Now that we live in the future, more and more of our videos are digital, and many people find themselves with video formats they don’t want to deal with or don’t know how to use for their intended platorm. Transport Streams (.ts) and Matroska Media Container (.mkv) formats are especially frustrating. If you’re just watching videos on your laptop, you can get away with installing VLC Media Player since that is a good Windows and Mac video player that can handle almost all formats. However if you need to convert videos for iPhone, PSP, PlayStation, Xbox 360, the Internet and other venues, you’re going to need video conversion software of some kind.

The Internet is a big place, and there are tons of video converters out there to try, use, get frustrated with and uninstall. Luckily, my line of work has forced me to do a lot of the footwork on the search for a free video converter so you don’t have to! Most free video converters out there are buggy, have strict limitations of some kind, or are not “free” but have coaxed you into visiting their website by using unethical Search Engine Optimization techniques.

The best choice maybe would be to purchase Quicktime Pro from Apple…but you have to pay for it for some reason. Apple’s product line and revenue stream is so vast you’d think they’d give it away for free instead of nickel-and-diming over licences for software that’s so simple in comparison to the rest of their software line. But not.

In the past I’ve gone straight for MPEG Streamclip, which is a free knock-off of Quicktime Pro. It’s 100% free, uses the free version of Quicktime as it’s framework and can handle a variety of formats with a variety of transcoding parameters. However, I’ve had some REALLY bad experiences with this program lately and am starting to question it’s perceived greatness. It’s run by one guy living in Italy with sporadic help from developers out there in the world, and as a result strange exception cases come up that make it unusable.

Being a San Diego web designer, I often have to include video integration in the projects I’m working on and compress and/or convert those videos so they’re suitable size and format wise for the Web. I had been delivered a 1.62 GB .mov video reel, and MPEG Streamclip simply could not understand it because of the filesize. Also importing supported formats with ‘unusual’ video codecs will cause the program to crash.

The worst moment I had with this program was in an attempt to convert a bunch of .ts Transport Stream files to .mp4 format. MPEG Streamclip advertises on its website that it offers support for Transport Streams. What they don’t tell you is that this support is contingent on you buying a playback component from….yes…Apple. THEN once you shell out 20 bucks for the playback component and use it with MPEG Streamclip, it won’t read nor render the .ts file. What’s the point in a video conversion solution if it only works occasionally?

With these things in mind, the Best Free Video Converter on the Internet would have to be Any Video Converter. They have a free version that will most likely handle all your future video conversion needs and a pay-version that offers more features and removes the one restriction: fairly consistent pop-up reminders that you should register.

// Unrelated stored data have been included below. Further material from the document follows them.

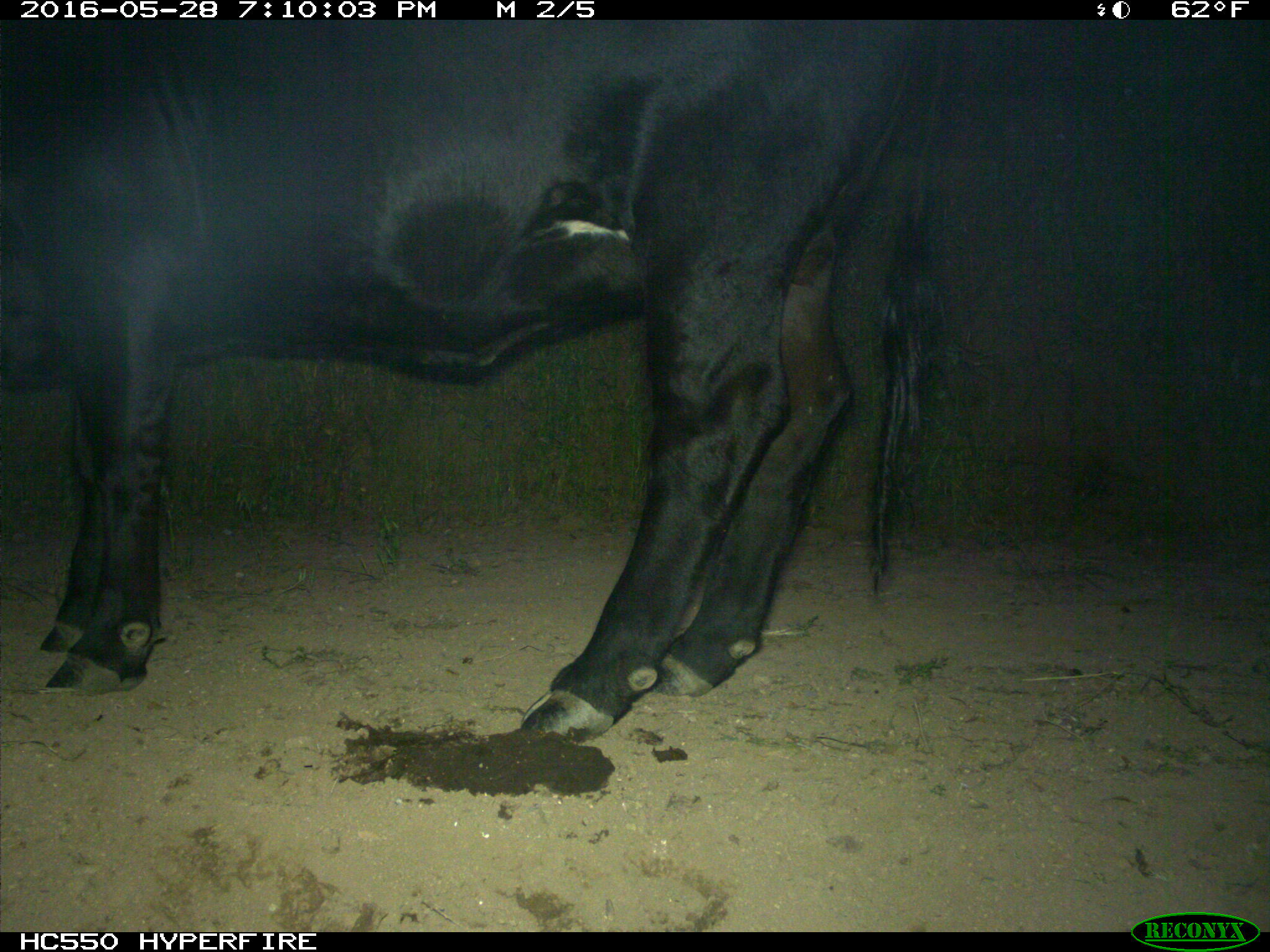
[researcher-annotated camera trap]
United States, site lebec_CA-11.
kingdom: Animalia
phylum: Chordata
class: Mammalia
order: Artiodactyla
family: Bovidae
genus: Bos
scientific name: Bos taurus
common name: domestic cow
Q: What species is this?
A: Bos taurus (domestic cow).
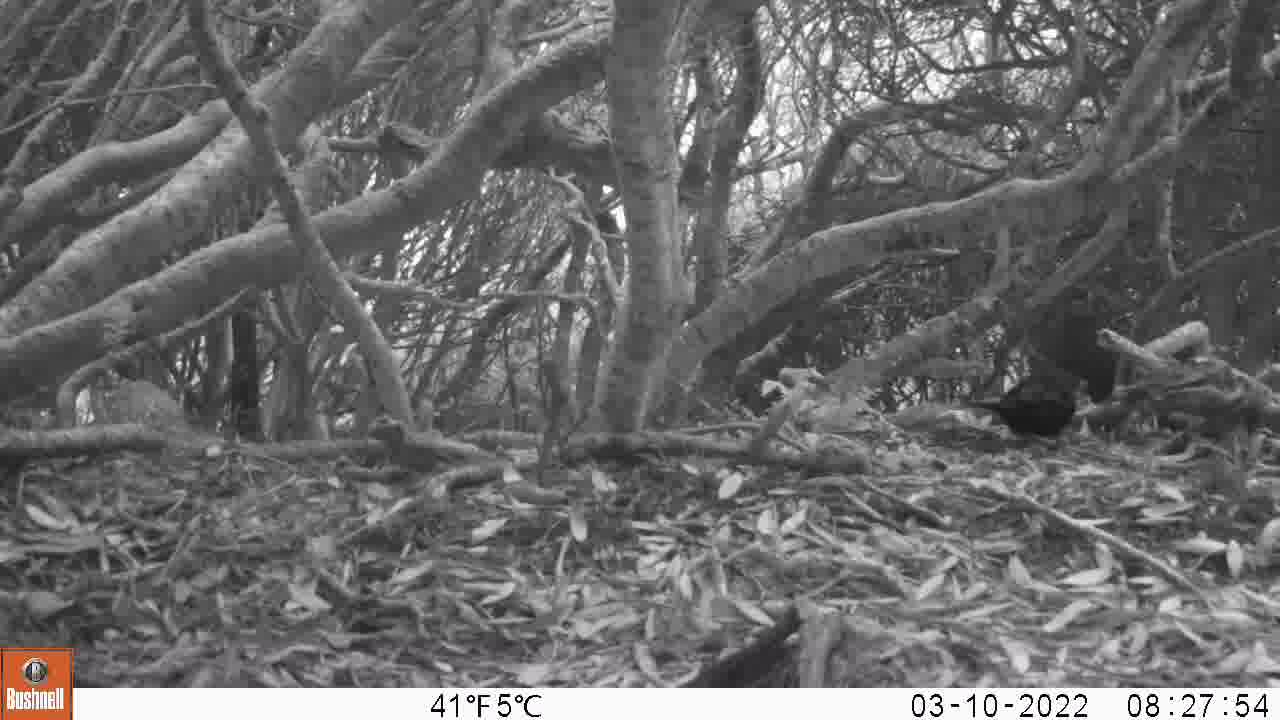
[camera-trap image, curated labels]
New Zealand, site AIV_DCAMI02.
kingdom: Animalia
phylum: Chordata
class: Aves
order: Passeriformes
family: Turdidae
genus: Turdus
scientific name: Turdus merula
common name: eurasian blackbird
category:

I have a high tolerance for annoying things, so the pop-ups don’t bug me too much. Plus, they’re worth it given the variety of sweet features this converter sports. An absurd amount of video input formats is included (allegedly .ts Transport Streams as well) and all common output formats you’d need are available. There’s also a good amount of options to control the quality, compression format, frame rate, bitrate, audio settings and other parameters that are important to keep in mind when converting video. They also offer a service that lets you save videos from YouTube to your computer.

So, whether you’re dealing with .MP4, .TS, .MOV, .AVI, .MKV or whatever, you’ll probably be set with Any Video Converter. If you’re in a bind MPEG Streamclip will make a good backup.

My final warning is DO NOT DOWNLOAD ANYTHING FROM LEAWO.COM. I got pulled in because they’ve been search-impression farming big time…littering their content with “free video converter” keywords. Then, once I installed their poorly designed software and realized it wasn’t going to work, I was bombarded with logically circular OS alerts and browser pop-ups like it was the e-pocalypse. Long story short, crisis averted, but just be sure to avoid this website and its trickery.